JAKARTA,MediaKarya: Ratusan pengemudi ojek online (ojol) dari berbagai komunitas masih berjejer di Mako Brimob Kwitang dan sejumlah titik strategis lainnya, seperti Gedung DPR dan wilayah Slipi, untuk menuntut keadilan.
Malam ini, mereka bersatu menyuarakan protes atas insiden yang merenggut nyawa salah satu rekan mereka, yang diduga dilindas oleh oknum Brimob.
Aksi ini adalah wujud solidaritas dan tekad mereka yang tidak akan mundur.

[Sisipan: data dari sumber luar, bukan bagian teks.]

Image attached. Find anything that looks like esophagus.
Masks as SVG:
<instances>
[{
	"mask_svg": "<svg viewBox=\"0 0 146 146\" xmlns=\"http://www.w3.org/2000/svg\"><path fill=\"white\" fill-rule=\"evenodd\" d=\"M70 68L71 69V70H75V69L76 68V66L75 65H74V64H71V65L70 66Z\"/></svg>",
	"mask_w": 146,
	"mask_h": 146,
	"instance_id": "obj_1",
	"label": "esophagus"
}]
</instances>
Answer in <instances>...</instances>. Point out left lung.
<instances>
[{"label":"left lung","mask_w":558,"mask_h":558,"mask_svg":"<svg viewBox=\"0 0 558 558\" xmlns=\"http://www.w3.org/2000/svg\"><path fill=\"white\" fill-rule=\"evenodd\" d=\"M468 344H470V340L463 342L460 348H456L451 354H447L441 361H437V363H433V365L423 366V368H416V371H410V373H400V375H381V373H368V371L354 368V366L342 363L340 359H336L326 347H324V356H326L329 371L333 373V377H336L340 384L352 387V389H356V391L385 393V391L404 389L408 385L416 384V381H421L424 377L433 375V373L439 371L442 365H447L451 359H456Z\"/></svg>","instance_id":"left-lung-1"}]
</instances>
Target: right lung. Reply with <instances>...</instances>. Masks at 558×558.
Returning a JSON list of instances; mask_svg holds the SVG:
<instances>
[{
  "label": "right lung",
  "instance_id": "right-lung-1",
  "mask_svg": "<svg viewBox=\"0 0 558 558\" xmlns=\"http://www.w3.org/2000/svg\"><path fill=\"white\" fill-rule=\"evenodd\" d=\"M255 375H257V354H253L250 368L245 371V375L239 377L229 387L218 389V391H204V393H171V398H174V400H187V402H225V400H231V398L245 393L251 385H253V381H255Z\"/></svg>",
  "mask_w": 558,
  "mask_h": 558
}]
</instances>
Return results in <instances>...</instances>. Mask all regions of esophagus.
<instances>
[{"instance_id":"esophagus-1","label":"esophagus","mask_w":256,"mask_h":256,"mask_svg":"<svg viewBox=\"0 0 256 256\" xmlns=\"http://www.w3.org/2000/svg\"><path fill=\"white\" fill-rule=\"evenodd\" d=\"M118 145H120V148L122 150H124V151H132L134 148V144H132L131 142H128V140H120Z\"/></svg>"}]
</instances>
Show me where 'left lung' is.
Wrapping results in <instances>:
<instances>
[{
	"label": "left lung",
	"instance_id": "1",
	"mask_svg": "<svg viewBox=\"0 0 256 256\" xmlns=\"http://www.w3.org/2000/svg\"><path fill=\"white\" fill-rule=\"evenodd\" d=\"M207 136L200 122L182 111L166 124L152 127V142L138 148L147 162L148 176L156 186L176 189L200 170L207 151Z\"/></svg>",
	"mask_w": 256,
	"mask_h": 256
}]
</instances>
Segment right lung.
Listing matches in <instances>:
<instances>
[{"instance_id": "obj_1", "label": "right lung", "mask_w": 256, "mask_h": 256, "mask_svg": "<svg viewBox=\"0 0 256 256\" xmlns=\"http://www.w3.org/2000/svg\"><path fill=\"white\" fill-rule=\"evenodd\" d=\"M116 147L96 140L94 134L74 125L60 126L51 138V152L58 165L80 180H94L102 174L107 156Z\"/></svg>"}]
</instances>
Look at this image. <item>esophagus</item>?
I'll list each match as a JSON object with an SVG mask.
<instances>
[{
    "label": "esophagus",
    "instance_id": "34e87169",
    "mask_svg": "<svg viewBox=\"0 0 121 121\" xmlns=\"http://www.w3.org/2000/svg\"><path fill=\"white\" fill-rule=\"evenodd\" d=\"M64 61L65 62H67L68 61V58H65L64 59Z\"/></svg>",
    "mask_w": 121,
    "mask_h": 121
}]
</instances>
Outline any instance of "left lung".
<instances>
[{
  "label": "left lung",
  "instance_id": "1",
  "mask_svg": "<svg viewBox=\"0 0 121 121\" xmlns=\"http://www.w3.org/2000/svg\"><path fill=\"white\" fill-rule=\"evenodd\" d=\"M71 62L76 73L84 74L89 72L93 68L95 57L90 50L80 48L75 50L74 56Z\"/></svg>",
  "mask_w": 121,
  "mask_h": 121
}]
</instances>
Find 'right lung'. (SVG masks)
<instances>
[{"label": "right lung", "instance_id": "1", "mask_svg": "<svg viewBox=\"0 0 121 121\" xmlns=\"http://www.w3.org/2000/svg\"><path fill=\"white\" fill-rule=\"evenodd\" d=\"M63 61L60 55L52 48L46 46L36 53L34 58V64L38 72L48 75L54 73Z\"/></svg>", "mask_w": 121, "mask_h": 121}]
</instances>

Arianto, S.H., M.H., Ketua Umum Persatuan Ojek Online Seluruh Indonesia (POSINDO), dengan tegas menyampaikan rasa duka yang mendalam bagi para korban, baik yang meninggal, terluka, maupun yang ditahan oleh pihak kepolisian.
“Kami tidak akan tinggal diam sebelum tuntutan kami dikabulkan,” ujar Arianto, menegaskan sikapnya.
Ia menyatakan bahwa pihak Kepolisian Republik Indonesia harus bertanggung jawab penuh atas insiden yang disebutnya sebagai
“pembunuhan dengan sengaja” pada malam Jumat pekan lalu.
POSINDO secara resmi mengajukan enam tuntutan kepada kepolisian. Pertama, mereka menuntut agar pelaku penabrakan meminta maaf secara terbuka kepada keluarga korban dan seluruh paguyuban ojol, tanpa menutupi wajah.
Hal ini bertujuan agar kasus dapat diawasi secara transparan dan mencegah kemungkinan pertukaran pelaku. Kedua, POSINDO meminta agar pelaku segera diproses hukum dan diberhentikan secara tidak hormat dari dinas kepolisian, disaksikan oleh seluruh paguyuban ojol.
Kemudian, ketiga, mereka menuntut pertanggungjawaban penuh dengan pemberian santunan serta menanggung seluruh biaya hidup dan pendidikan bagi istri dan anak-anak korban.
Lebih lanjut, Arianto menuntut dibentuknya tim pencari fakta yang melibatkan perwakilan ojol untuk menjamin proses hukum yang adil dan transparan.
Lantas selanjutnya, kelima, mereka meminta agar seluruh pengemudi ojol, pelajar, dan mahasiswa yang ditangkap pasca unjuk rasa segera dibebaskan, karena Arianto menilai tindakan kepolisian terlalu agresif.
Terakhir, mereka berharap adanya surat perdamaian resmi untuk mengakhiri kesalahpahaman yang terjadi antara polisi dan pihak ojol.
Hingga saat ini, belum ada pernyataan resmi dari kepolisian. Namun, para pengemudi ojol bersumpah untuk terus mengawal kasus ini hingga tuntutan mereka terpenuhi.